> [Activities]
- a) List each health claim made for coconut oil in the coconut oil passage.
- b) Pick up the coconut oil passage after its last sentence and write what comes next.

> [Extract to read]

Bringing the focus back to coconut oil, it has gained popularity in recent years due to many claims that it boosts fat burning and weight loss, increases mental clarity, improves immune function, and provides anti-fungal, anti-bacterial, and even anti-viral benefits, among other health claims.  However, it is important to know that none of these benefits have been consistently demonstrated across multiple studies nor shown in studies of adequate size, and the Natural Medicines Database states there is insufficient evidence to rate the effectiveness of coconut oil on many health conditions.2

So, despite the mixed evidence of its health benefits, what makes coconut oil different from any other saturated fat?  The answer lies in the specific type of fatty acid that coconut is most rich in – medium chain triglycerides.  Fat molecules range in length from 2 to 22 carbon atoms, and medium chain triglycerides (MCTs) refer to the group of fatty acids that are composed of only 6 to 10 carbon links.  Due to their smaller chemical structure, they are digested and used differently in the body than the longer chain fatty acids.  It is the difference in size and how the body processes the fat that differentiates MCTS from other saturated fats and holds the key to the supposed health benefits claimed.

> [Data]
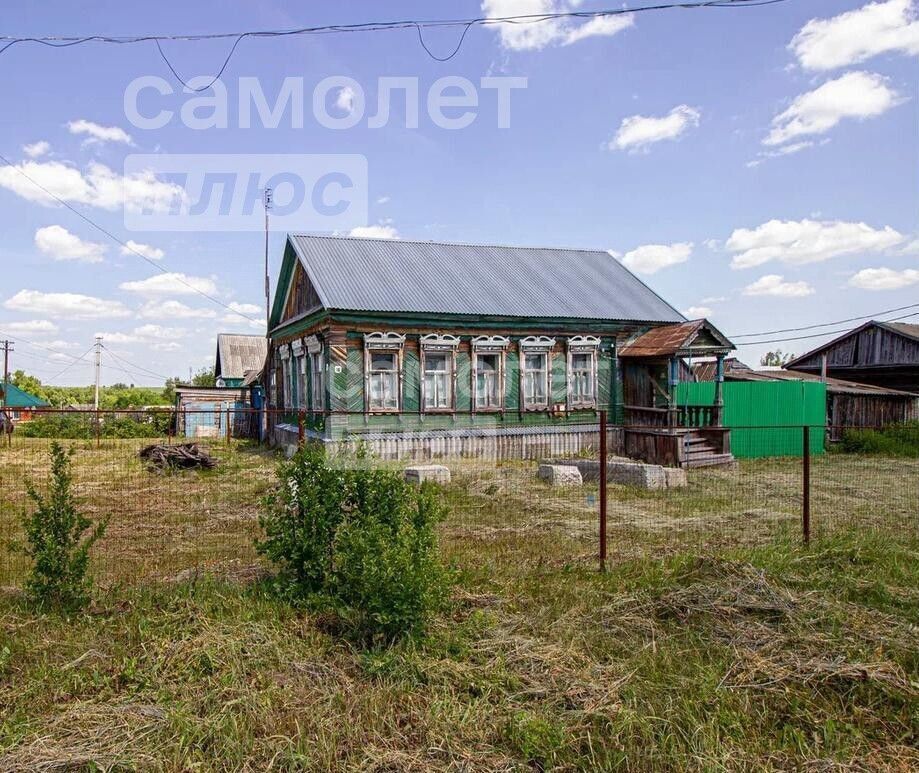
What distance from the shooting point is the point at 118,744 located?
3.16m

...

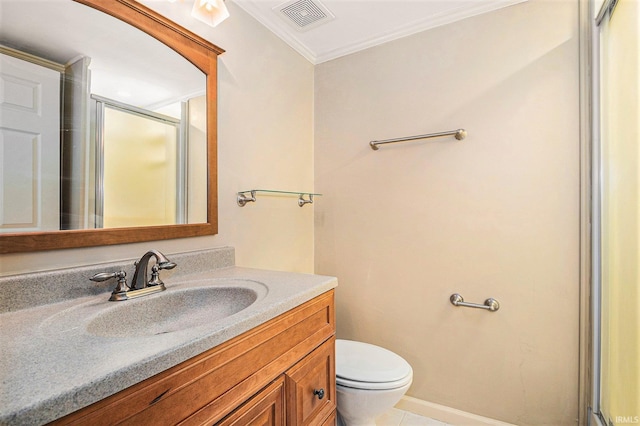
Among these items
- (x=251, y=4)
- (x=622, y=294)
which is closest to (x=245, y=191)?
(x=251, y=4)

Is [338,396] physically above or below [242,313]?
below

> [Numbered answers]
- a)
- Boosts fat burning and weight loss
- Increases mental clarity
- Improves immune function
- Anti-fungal benefits
- Anti-bacterial benefits
- Anti-viral benefits

- b)
However, it is critical to bare in mind that most of the studies citing benefits are often measuring only one marker of health rather than the total health and wellbeing of the subjects.  For example, one study of only 19 healthy overweight men showed that MCT oil increased body weight loss by 0.41 kilograms over a 28-day period compared with the group who consumed olive oil3; but blood cholesterol levels, exercise, and other lifestyle factors that contribute to heart disease were not considered.  It should also be noted that in this study (and most other related studies) MCTs were consumed in a synthesized oil form rather than from a whole food product such as coconut oil.

This is perhaps the most important takeaway from the topic at hand.  Overall health and wellbeing are not achieved through consumption of individual nutrients, practice of a singular activity, or measure of independent health markers.  Our body works together as a whole, and thus we must treat it as such.  A diet rich in non-starchy vegetables, whole grains, whole fruits, nuts and legumes, and fish and seafood that is complimented with moderate amounts of other lean proteins and low-fat dairy provides the ideal nutrition for best health.  Lifestyle habits such as regular exercise, moderate to low alcohol intake, adequate sleep, appropriate stress management, and avoiding smoking further improve health and reduce risk for a myriad of diseases and health concerns.  As much as it would be loved, there is no magic pill, supplement, or quick solution to our health problems.  It requires effort, self-care, and moderation and balance of all good things.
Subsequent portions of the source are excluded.